Abstract

Gastroesophageal reflux disease (GERD) may occur with acid, bile or in a mixed form. Endoscopic injury and mucosal metaplasia are a known sequelae to pathological GERD. The aim of the study was to determine the contribution of acid and duodenogastroesophageal reflux to endoscopic severity in patients with GERD and Barrett's esophagus (BE).
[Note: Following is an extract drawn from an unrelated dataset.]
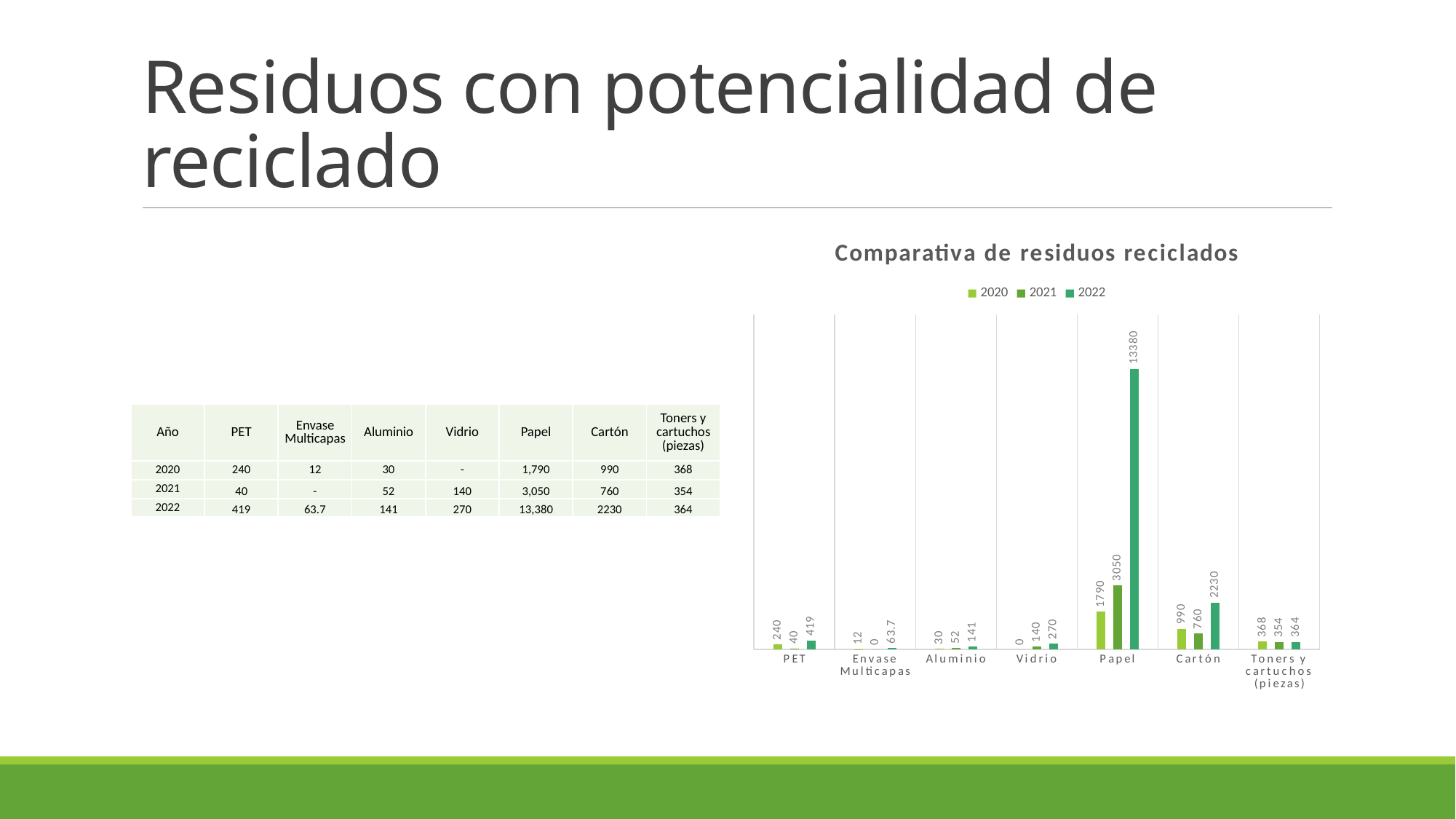
Which category has the highest value in the 2022 series? Papel What is the value for PET in the 2020 series? 240 How many series does the legend list? 3 What is the value for Vidrio in the 2021 series? 140 What is the value for Envase Multicapas in the 2022 series? 63.7 What is the title of the chart? Comparativa de residuos reciclados Which category has the lowest value in the 2021 series? Envase Multicapas What is the value for Papel in the 2022 series? 13380 What kind of chart is shown? Bar chart What is the difference between the 2022 and 2021 values for Cartón? 1470 How many categories are shown on the x axis? 7 Which is larger for Cartón: the 2020 value or the 2021 value? 2020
Ninety-one patients complaining of reflux symptoms were studied with upper gastrointestinal endoscopy and graded to nonerosive reflux disease (NERD), erosive reflux disease (ERD) and BE. Esophageal manometry and simultaneous ambulatory 24-h esophageal pH and bilirubin monitoring (Bilitec 2000) were performed in all patients. Seventy-one patients (78.0%) had ERD (Savary-Miller (grade I-III), 11 patients (12.1%) had NERD and 9 patients (9.9%) had BE, which were suspected endoscopically and diagnosed by histological esophageal biopsy. Combined 24-h esophageal bilirubin and pH monitoring revealed the following: 39 patients (42.9%) had mixed acid and bile reflux, 16 (17.6%) had pathological acid reflux alone, 18 (19.8%) had bile reflux alone and 18 patients (19.8%) showed no evidences of abnormal reflux. The percentage of the total time of the bilirubin absorbance > 0.14 in 71 patients with ERD was (8.18+/-11.28%) and in 9 patients with BE was (15.48+/-30.48%), which was significantly greater than that in 11 patients with NERD (4.48+/-8.99%), P<0.05 and P=0.01 respectively. All the BE patients had abnormal esophageal bile reflux (bile alone (3 patients)); and mixed bile and acid (6 patients)); 44 of 71 patients (61.97%) with ERD had abnormal esophageal bile reflux (alone (13 patients) and mixed bile and acid (31 patients)); meanwhile, 15 of them (21.2%) had abnormal acid exposure alone. Despite 11 patients having NERD, four patients (36.4%) had abnormal esophageal bile reflux and two of them had mixed reflux of bile with acid. We believe that the Bilitec method reliably identifies the presence of bilirubin and quantitatively detects the duodenogastroesophageal reflux of bile. Mixed reflux (acid and bile) is the chief pattern of reflux in our GERD patients. Bile reflux either alone or along with acid reflux contributes to the severity of erosive and nonerosive reflux diseases as well as in BE.